To be done
Convert the lines of the records into a JSON list of strings, one string per line and blank lines omitted. Begin at the line that has "What precise distance" and stop after the last line of the records.

Material shown
- - - -

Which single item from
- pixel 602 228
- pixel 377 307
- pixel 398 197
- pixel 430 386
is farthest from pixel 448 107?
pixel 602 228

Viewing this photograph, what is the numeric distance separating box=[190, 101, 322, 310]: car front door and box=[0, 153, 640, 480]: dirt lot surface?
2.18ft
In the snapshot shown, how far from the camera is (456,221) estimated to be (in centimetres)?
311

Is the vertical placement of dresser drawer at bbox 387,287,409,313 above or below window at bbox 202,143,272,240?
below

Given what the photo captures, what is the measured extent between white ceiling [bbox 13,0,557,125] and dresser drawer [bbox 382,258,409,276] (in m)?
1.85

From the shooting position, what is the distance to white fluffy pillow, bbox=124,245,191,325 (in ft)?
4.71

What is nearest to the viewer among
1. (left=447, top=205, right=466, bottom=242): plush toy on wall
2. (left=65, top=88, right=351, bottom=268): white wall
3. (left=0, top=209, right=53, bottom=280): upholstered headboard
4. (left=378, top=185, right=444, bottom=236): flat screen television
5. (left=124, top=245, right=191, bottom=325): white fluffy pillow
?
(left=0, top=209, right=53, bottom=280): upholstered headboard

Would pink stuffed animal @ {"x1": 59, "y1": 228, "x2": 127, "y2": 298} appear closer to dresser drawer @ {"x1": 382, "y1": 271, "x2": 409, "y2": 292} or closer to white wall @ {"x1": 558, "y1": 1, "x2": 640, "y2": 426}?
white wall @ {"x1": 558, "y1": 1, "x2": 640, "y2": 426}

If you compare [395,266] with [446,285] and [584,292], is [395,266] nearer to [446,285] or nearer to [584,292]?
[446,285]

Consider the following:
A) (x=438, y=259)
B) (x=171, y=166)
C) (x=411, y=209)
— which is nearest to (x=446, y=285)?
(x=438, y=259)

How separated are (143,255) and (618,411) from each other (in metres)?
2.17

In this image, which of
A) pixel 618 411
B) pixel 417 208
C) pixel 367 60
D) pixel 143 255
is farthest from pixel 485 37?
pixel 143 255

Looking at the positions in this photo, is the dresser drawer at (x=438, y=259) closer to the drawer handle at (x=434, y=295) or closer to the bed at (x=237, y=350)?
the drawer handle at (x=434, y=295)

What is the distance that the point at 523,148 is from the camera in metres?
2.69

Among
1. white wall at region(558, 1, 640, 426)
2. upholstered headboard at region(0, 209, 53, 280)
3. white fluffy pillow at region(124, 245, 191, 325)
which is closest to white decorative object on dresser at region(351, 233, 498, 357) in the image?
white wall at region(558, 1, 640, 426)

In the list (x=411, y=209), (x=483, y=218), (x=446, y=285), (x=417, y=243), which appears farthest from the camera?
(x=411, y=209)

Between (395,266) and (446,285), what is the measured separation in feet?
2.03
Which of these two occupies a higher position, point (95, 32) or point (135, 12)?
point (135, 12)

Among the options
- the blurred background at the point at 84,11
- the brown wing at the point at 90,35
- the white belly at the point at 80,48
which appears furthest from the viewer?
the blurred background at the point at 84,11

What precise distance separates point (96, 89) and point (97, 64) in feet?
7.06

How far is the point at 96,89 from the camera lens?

- - - -

Response
[
  "What precise distance separates point (96, 89) and point (97, 64) in feet?",
  "7.06",
  "How far is the point at 96,89 from the camera lens?"
]